Down the cliffs, 1879   Lemuel and his companions began their return trip on 31 December 1879 and arrived back at the cliffs on January 10 after twenty-four harrowing days. They found shifts of forty-seven [94] men working from dawn to dark widening the crack in the mountain wall while another thirty men worked on the road below.    
Hole-in-the-Rock   Finally, after weeks of work the first wagon was lowered down the Hole-in-the-Rock chute, which has been described as a mine with the top blown off. Actually, it is not a "hole" at all, but a narrow steep cut in the west wall of Glen Canyon. First came a sheer drop of almost one hundred feet, then a little less steep decline of another three hundred feet. Steps had been carved into the sandstone for footing. With ropes tied to the wagons and held by twenty men and boys, each wagon was slowly guided down the "hole." Jagged rocks tore at the feet of the horses and cattle. Slowly, painfully, the entire company of 230 persons, their wagons, provisions, and livestock made their way down to the river below.    
  The remainder of the route, punctuated by long stretches of broken terrain, occasional chutes, and frequent sand mires, took Lemuel and his family through one of the most forbidding regions in Western America. As one settler later wrote, "It's the roughest country you or anybody else ever seen; it's nothing in the world but rocks and holes, hills and hollows.

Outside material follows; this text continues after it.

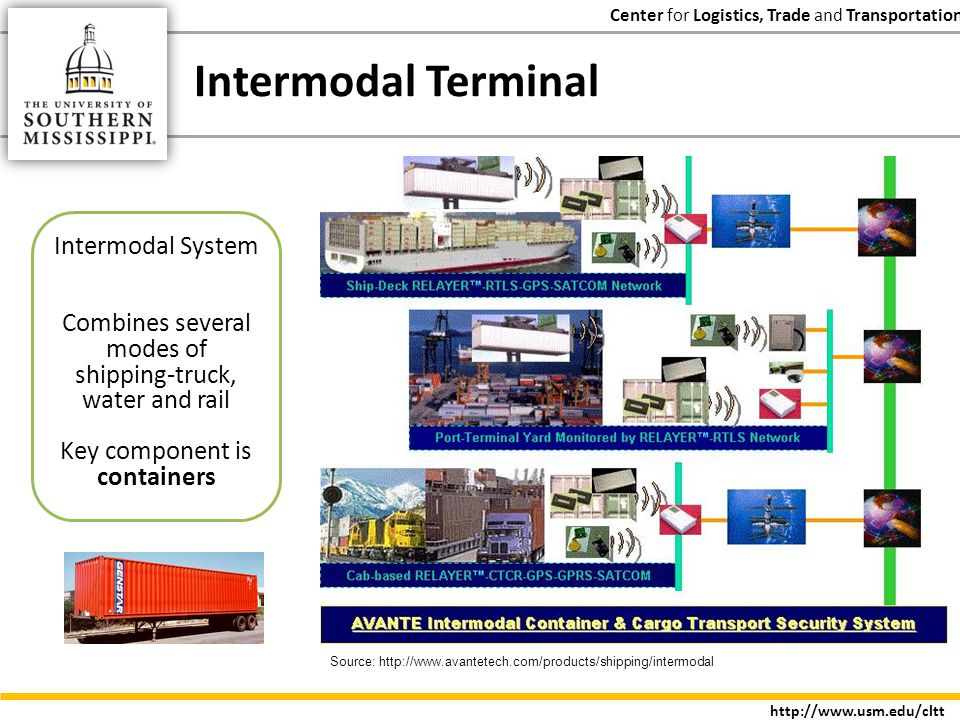 Intermodal Transportation and Containerization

The mountains are just one solid rock as smooth as an apple."    
  After nearly six months of constant road building and travel, they reached San Juan Hill. This last obstacle almost proved too much for the worn-out teams, which had been weakened by a long winter of hard work and insufficient feed. Charlie Redd, one of young Lemuel's sons, graphically described the last effort:    
  Aside from the Hole-in-the-Rock itself, this was the steepest crossing on the journey. Here again seven span of horses were used, so that when some of the horses were on their knees, fighting to get up to find a foothold, the still-erect horses could plunge upward against the grade. On the worst slopes the men were forced to beat their jaded animals into giving all they had. After several pulls, rests, and pulls, many of the horses took to spasms and near-convulsions, so exhausted were they. By the time most of the outfits were across, the worst stretches could easily be identified by the dried blood and matted hair from the [95] forelegs of the struggling teams. My father [young Lemuel] was a strong man, and reluctant to display emotion; but whenever in later years the full pathos of San Juan Hill was recalled either by himself or by someone else, the memory of such bitter struggles was too much for him and he wept.    

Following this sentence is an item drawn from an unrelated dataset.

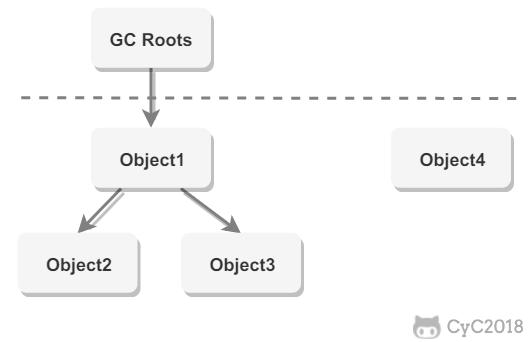 gc root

Found Bluff   Finally, on 5 April 1880 the main company reached the lower San Juan. When they sighted their valley for the first time, their emotions were so near the surface that in order to keep from crying with relief, they broke out singing "The Latter-day Work Rolls On." Too exhausted to negotiate the remaining eighteen miles to Montezuma, they founded Bluff, a city which has never had more people than the two hundred who originally settled it one hundred years ago.    
  Three times in the difficult years that followed—in 1882, 1884, and 1897—the residents of Bluff petitioned Church authorities for permission to abandon the colony, but each time they were visited by General Authorities who encouraged them to "carry on." Lemuel Redd returned to New Harmony, and later went to the Mormon colony at Juarez, Mexico, where he died in 1910. Young Lemuel remained in Bluff with his family, where he served many years as bishop and then as president of San Juan Stake. He also was an assessor and tax collector, organizer and manager of the San Juan Ward Co-op, county superintendent of schools, delegate to the Utah Constitutional Convention, and owner of the Dark Canyon Cattle Company.    
  Lemuel Redd's healthy mixture of faith and realistic expectation is illustrated by an incident during a year of drouth when a group of Saints asked him, "President Redd, don't you think we should pray for rain?"    
  "Yes, yes, by all means pray for rain," he answered, "but remember, brethren, this is a very dry country."